***** Document excerpt *****

Battle of power:  Collegium vs NJAC 

The tweet by the Vice President of India on 7 December 2022 stating that “the historic NJAC Bill, passed unanimously by the Parliament, was undone by the Supreme Court using the judicially evolved doctrine of ‘Basic Structure’ of Constitution. There is no parallel to such a development in democratic history of the world”, has exposed the rift between the government and judiciary over the mechanism of appointing judges through the Collegium system of the Supreme Court. 

The SC’s Collegium system for appointing and transferring judges has gradually evolved from three judgments known as the judge’s case. In SP Gupta v. UOI [First Judges Case, (1981) Supp SCC 87], Justice Venkataramiah, in his verdict, penned that under Article 217, the President is vested with the power to appoint a High Court Judge. While the President is bound to consult and consider the opinions of the authorities mentioned therein, he is not bound by their opinions. SC suggested that a collegium must recommend the President to appoint an SC or a High Court Judge and ruled that the CJI was not entitled to primacy in case of a difference of opinion, thus giving the executive primacy in the appointment of judges. However, in SC Advocates-on Record Association vs Union of India, [Second Judges Case, (1993) 4 SCC 441], the 9-judge bench of SC partly overruled the Gupta’s judgment and held that the CJI had primacy in case of difference of opinion and introduced the collegium system, holding that “consultation” really meant “concurrence”. In re Special Reference 1 of 1998, [Third Judges Case, (1998) 7 SCC 739], the 9-judge bench of SC further explained the meaning of the expression “consultation with the CJI” under Articles 217(1) and 222(1) by holding that it requires consultation with a plurality of judges in the formation of the opinion of the CJI and not his sole individual opinion. Upon President’s reference, SC expanded the Collegium to a five-member body comprising the CJI and four of his senior-most colleagues. Since then, the recommendation for appointment and transfer of judges across High Courts by the collegium of five seniormost judges of SC has been the law of the land. 

Nevertheless, the mechanism of appointment by the Collegium of SC has been marred by allegations of opacity, lack of transparency and social diversity in their recommendations. To overcome criticisms, the government promulgated the National Judicial Appointments Commission Bill, 2014 [NJAC], in conjunction with the Constitutional (121st Amendment) Bill, 2014. The NJAC comprising six persons [CJI, Two senior judges of the SC next to CJI, Union Minister of Law, and Two eminent persons], was to replace the Collegium system. 

Since the provisions of NJAC stipulated sharing of wisdom of appointment of judges with the political executive and further sought to give politicians and civil society a final say in the appointment of judges to the highest courts, SC struck down the NJAC and the Constitutional amendment in 2014 by holding that the judiciary could not risk being caught in a “web of indebtedness” towards the government.  

The striking down of NJAC created a wedge between the judiciary and the government, leading to a phase where the names recommended by the Collegium were either sent back by the government for reconsideration or a stoic silence was maintained without accepting or rejecting the recommendations, contributing to large vacancies across India.

*****

▶ **Required action**
Copy the passage of the Collegium vs NJAC article starting with "Battle of power:  Collegium" and going on through "the Supreme Court.", swapping in "post" wherever "tweet" appears.

***** Data for review *****

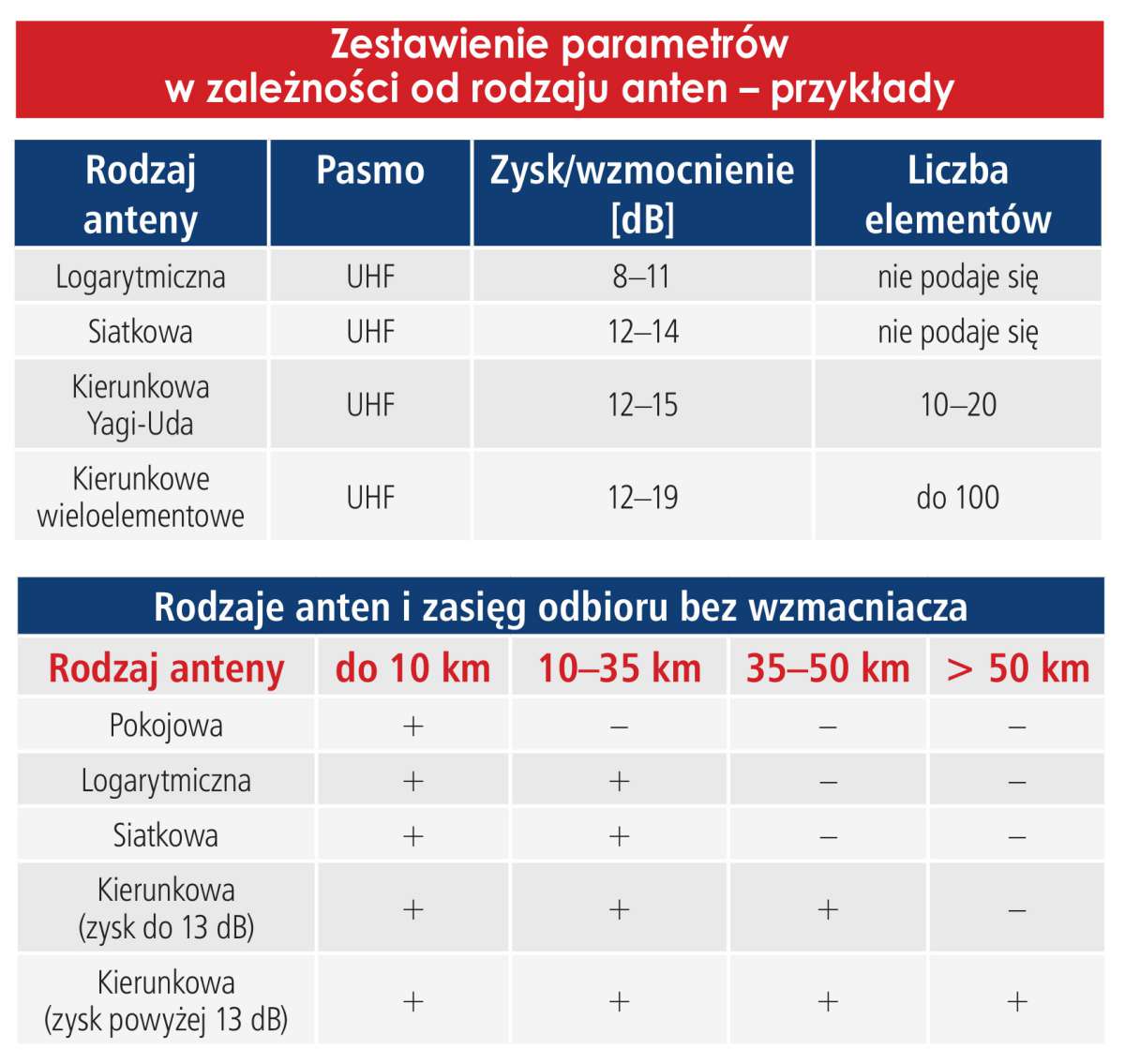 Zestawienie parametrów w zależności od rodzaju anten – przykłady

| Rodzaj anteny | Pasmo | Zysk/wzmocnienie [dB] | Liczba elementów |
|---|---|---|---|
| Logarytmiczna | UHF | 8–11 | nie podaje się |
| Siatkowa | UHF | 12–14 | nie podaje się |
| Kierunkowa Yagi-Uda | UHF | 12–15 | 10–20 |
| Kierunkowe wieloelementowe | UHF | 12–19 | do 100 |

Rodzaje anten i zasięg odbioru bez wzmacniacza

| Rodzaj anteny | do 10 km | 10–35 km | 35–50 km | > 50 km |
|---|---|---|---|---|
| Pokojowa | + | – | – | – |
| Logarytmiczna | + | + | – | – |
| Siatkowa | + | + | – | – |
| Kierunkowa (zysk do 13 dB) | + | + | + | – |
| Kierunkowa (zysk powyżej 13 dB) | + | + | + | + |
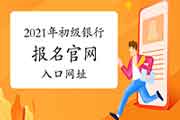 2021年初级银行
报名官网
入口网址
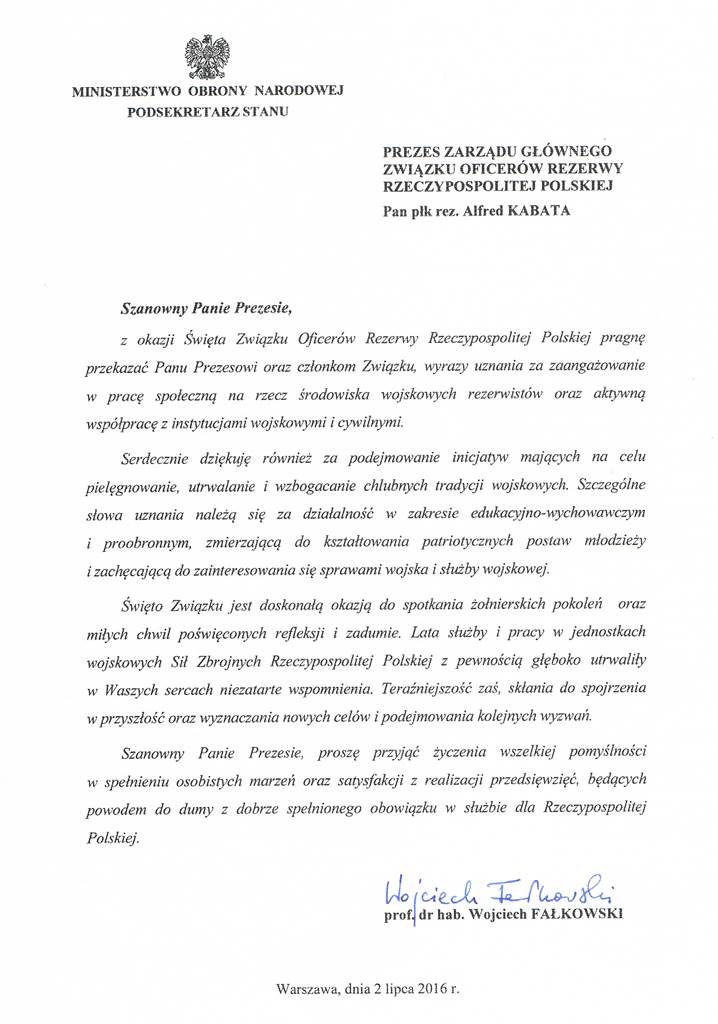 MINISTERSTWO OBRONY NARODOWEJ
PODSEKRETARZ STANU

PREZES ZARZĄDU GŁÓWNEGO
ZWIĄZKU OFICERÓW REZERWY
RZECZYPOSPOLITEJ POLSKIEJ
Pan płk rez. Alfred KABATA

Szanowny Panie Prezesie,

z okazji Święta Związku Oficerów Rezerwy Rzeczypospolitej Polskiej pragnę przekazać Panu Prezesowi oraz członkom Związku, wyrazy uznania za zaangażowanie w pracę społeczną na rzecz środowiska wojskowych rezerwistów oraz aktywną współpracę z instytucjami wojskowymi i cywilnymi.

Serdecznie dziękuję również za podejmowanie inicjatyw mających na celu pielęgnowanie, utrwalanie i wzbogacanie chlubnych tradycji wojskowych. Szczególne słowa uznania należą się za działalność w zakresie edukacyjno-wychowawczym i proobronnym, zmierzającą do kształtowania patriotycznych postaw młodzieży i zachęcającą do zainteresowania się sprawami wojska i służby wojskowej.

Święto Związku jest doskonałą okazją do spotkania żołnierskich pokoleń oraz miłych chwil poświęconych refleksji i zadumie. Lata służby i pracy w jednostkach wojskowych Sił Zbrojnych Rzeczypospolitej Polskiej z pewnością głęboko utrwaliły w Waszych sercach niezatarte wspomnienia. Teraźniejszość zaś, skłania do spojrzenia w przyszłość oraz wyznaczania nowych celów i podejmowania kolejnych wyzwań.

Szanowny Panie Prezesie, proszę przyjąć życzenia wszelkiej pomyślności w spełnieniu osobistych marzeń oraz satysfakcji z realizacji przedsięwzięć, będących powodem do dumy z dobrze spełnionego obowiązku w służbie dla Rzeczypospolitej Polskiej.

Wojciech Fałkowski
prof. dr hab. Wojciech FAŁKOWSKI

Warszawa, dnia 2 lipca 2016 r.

*****
***** Data for review *****

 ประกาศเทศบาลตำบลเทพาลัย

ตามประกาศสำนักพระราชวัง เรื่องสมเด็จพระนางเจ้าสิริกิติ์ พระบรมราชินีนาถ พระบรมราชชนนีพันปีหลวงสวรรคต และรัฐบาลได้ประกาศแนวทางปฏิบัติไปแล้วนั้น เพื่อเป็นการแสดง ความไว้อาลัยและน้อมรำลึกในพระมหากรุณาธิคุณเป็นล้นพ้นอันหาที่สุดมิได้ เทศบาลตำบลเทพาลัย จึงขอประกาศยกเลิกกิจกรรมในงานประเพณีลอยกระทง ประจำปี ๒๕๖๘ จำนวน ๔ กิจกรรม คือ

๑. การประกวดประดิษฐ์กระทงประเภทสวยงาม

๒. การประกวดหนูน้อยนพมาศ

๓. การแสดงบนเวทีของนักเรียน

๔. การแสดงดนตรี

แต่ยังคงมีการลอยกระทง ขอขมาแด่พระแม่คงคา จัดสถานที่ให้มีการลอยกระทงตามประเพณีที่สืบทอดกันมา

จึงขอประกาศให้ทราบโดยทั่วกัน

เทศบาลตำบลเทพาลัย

*****
***** Data for review *****

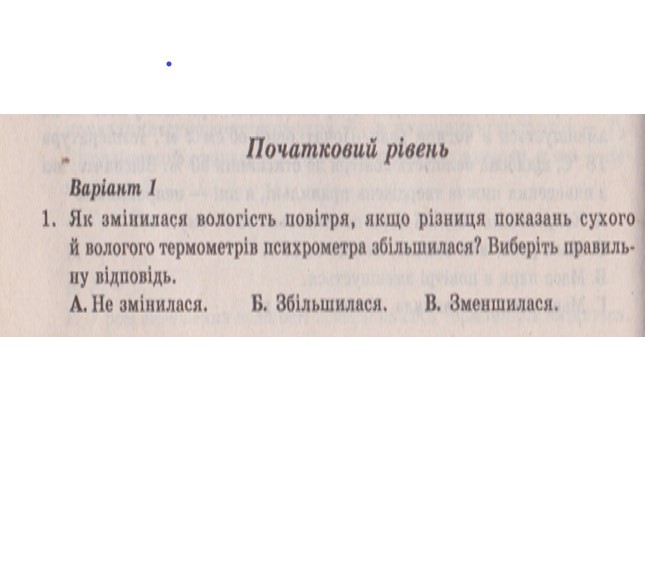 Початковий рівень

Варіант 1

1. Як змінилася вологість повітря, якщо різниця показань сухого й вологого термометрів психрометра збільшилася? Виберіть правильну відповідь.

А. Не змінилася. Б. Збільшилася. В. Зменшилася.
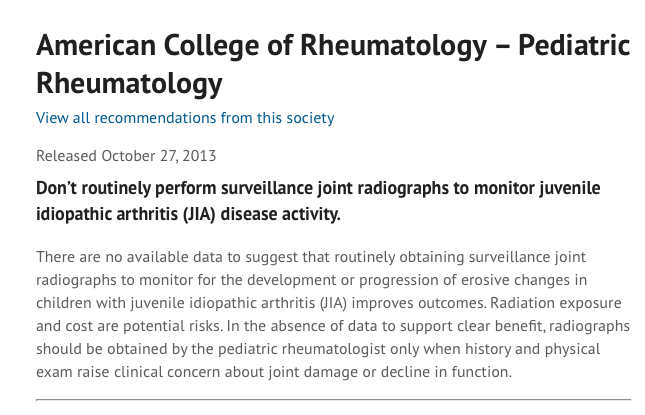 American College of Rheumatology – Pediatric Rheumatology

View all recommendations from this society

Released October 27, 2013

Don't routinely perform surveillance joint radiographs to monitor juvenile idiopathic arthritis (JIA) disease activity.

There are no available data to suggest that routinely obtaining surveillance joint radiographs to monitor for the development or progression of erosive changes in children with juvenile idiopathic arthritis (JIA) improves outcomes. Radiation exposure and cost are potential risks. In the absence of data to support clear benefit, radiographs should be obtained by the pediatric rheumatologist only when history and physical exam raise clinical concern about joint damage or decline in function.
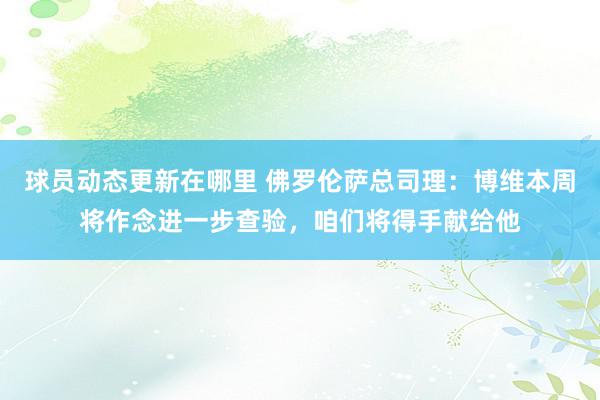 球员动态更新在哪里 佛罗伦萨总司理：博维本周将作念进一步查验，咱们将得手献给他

*****

▶ **Your response**
Battle of power:  Collegium vs NJAC 

The post by the Vice President of India on 7 December 2022 stating that “the historic NJAC Bill, passed unanimously by the Parliament, was undone by the Supreme Court using the judicially evolved doctrine of ‘Basic Structure’ of Constitution. There is no parallel to such a development in democratic history of the world”, has exposed the rift between the government and judiciary over the mechanism of appointing judges through the Collegium system of the Supreme Court.